(Passage shown Opens)
And that move is already well underway
in countries such as Denmark, where Covid rules were ditched and then
re-introduced last year. Tyra Grove Krause, an official at the Statens Serum
Institut (SSI) that deals with infectious diseases in the country, told local
network TV2 this month that Omicron could "lift us" out of the
pandemic and return Danes to normalcy within two months.
"Those governments that have
achieved a high degree of population immunity through the privilege of
vaccination or the burden of infection now have a wider range of choices than
they did at the start of 2021," said Thomas Hale, associate professor at
Oxford University's Blavatnik School of Government, and the academic lead of
its Covid-19 Government Response Tracker.
Many countries are starting to act as
if Covid is already endemic. England resisted new restrictions despite
record-breaking infection figures in recent weeks, and though hospitalizations
and deaths have risen, its health care sector appears to have survived the peak
of the Omicron wave without recording the high admissions seen during previous
variants.
Early real-world examples like this
could give other nations the confidence to strip back restrictions and, as
British Prime Minister Boris Johnson proposed this month, "ride out"
the Omicron wave. "Many countries have looked to the UK, because they see
that the UK has some degree of permissibility" in restrictions, Heymann
said.
That approach is quickly becoming more
commonplace. Covid-related financial aid is soon set to end in France as
restrictions are eased; "We are announcing [to people in France] that the
pandemic will perhaps be behind us by mid-February," French Prime Minister
Jean Castex announced Thursday.
Driving this push is the ravaging
impact that Omicron is having on essential workforces -- a development that has
changed the calculus of governments. Faced with dilemma of tackling
transmission or keeping their countries running, leaders have swiftly moved to
slash isolation periods.
(Passage shown Closes)
(Entries provided Opens)
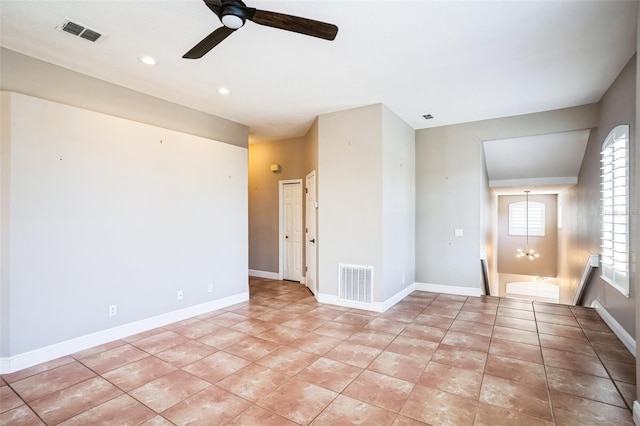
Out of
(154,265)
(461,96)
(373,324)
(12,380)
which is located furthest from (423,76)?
(12,380)

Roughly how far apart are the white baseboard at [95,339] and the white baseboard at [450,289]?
3656mm

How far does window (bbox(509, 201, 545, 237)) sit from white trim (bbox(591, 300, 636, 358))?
6.18 metres

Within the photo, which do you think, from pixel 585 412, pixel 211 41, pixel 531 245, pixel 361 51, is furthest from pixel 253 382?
pixel 531 245

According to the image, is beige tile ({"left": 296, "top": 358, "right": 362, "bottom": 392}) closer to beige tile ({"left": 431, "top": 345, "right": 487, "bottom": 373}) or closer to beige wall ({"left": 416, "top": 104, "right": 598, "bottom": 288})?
beige tile ({"left": 431, "top": 345, "right": 487, "bottom": 373})

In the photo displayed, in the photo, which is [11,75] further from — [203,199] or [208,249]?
[208,249]

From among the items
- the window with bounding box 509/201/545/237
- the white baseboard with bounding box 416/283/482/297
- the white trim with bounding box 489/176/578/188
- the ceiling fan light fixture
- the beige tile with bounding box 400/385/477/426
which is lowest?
the beige tile with bounding box 400/385/477/426

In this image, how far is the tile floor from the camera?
2.29 meters

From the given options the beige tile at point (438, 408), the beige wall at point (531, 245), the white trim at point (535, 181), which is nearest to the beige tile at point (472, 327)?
the beige tile at point (438, 408)

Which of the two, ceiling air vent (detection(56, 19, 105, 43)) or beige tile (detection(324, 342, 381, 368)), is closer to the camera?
ceiling air vent (detection(56, 19, 105, 43))

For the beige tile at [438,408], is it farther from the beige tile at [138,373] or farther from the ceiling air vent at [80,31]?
the ceiling air vent at [80,31]

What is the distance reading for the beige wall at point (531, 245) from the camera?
9812mm

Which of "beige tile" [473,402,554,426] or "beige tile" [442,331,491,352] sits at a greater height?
"beige tile" [473,402,554,426]

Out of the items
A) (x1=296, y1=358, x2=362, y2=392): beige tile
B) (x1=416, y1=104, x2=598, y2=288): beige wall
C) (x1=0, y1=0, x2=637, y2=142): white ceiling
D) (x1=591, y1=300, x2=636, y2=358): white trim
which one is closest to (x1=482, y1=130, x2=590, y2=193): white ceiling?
(x1=416, y1=104, x2=598, y2=288): beige wall

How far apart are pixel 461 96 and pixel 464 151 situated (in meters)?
1.55
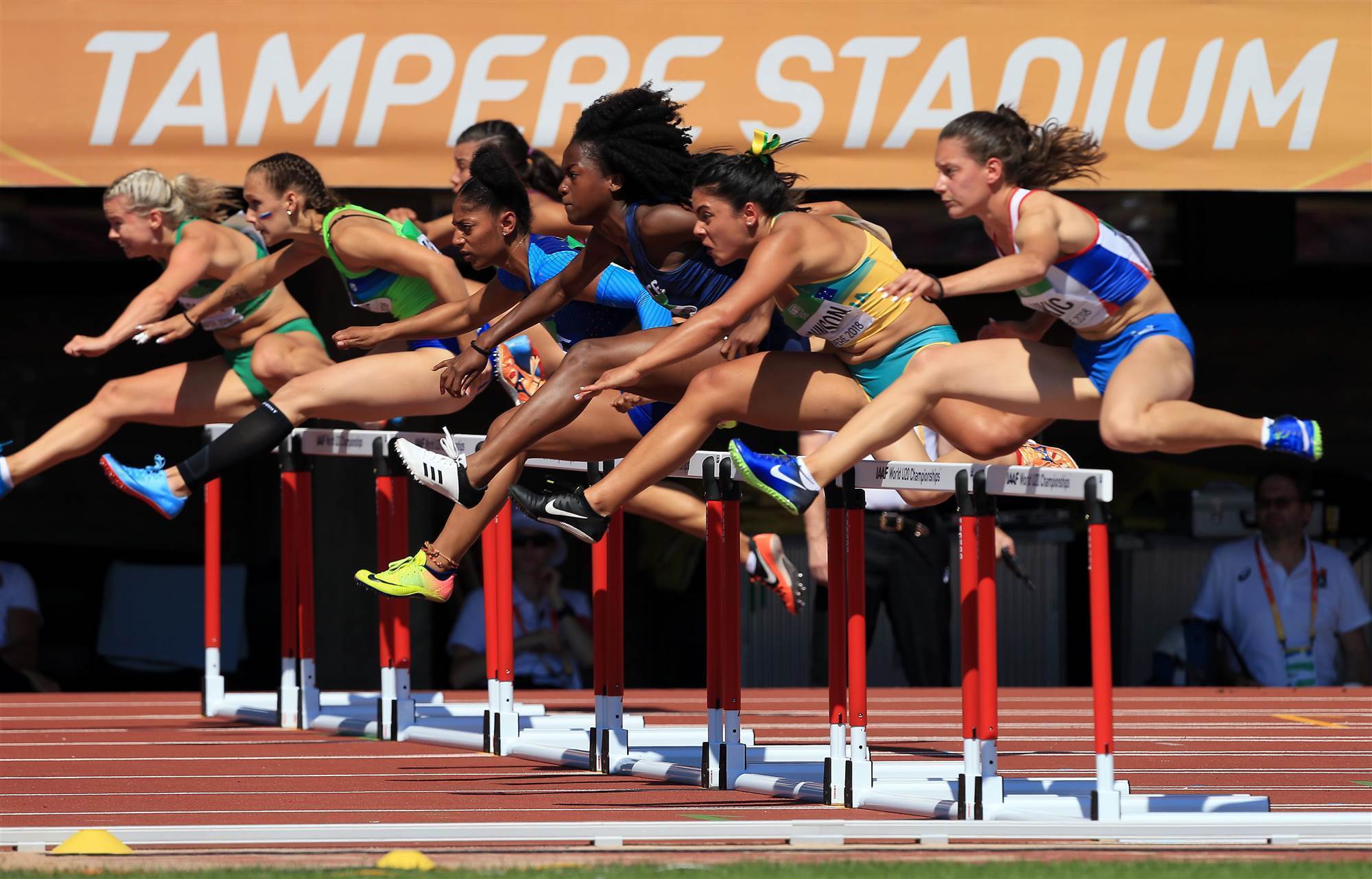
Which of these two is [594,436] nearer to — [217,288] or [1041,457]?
[1041,457]

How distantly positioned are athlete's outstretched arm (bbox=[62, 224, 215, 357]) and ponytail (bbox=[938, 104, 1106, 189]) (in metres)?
2.93

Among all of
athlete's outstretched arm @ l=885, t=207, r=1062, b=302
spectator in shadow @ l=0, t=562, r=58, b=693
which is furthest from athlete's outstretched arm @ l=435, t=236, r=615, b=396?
(Entries provided Closes)
> **Prompt**
Please say whether each statement below agrees with the Omicron passage above, answering yes or no and quoting the words of the passage that decide it: (a) Denmark dropped its Covid rules and later brought them back; (b) England brought in new restrictions because of record-breaking infection figures; (c) Jean Castex said the pandemic might be behind France by the end of January.

> **Result for this task**
(a) Yes: "Covid rules were ditched and then re-introduced last year"
(b) No: "England resisted new restrictions despite record-breaking infection figures in recent weeks"
(c) No: "the pandemic will perhaps be behind us by mid-February"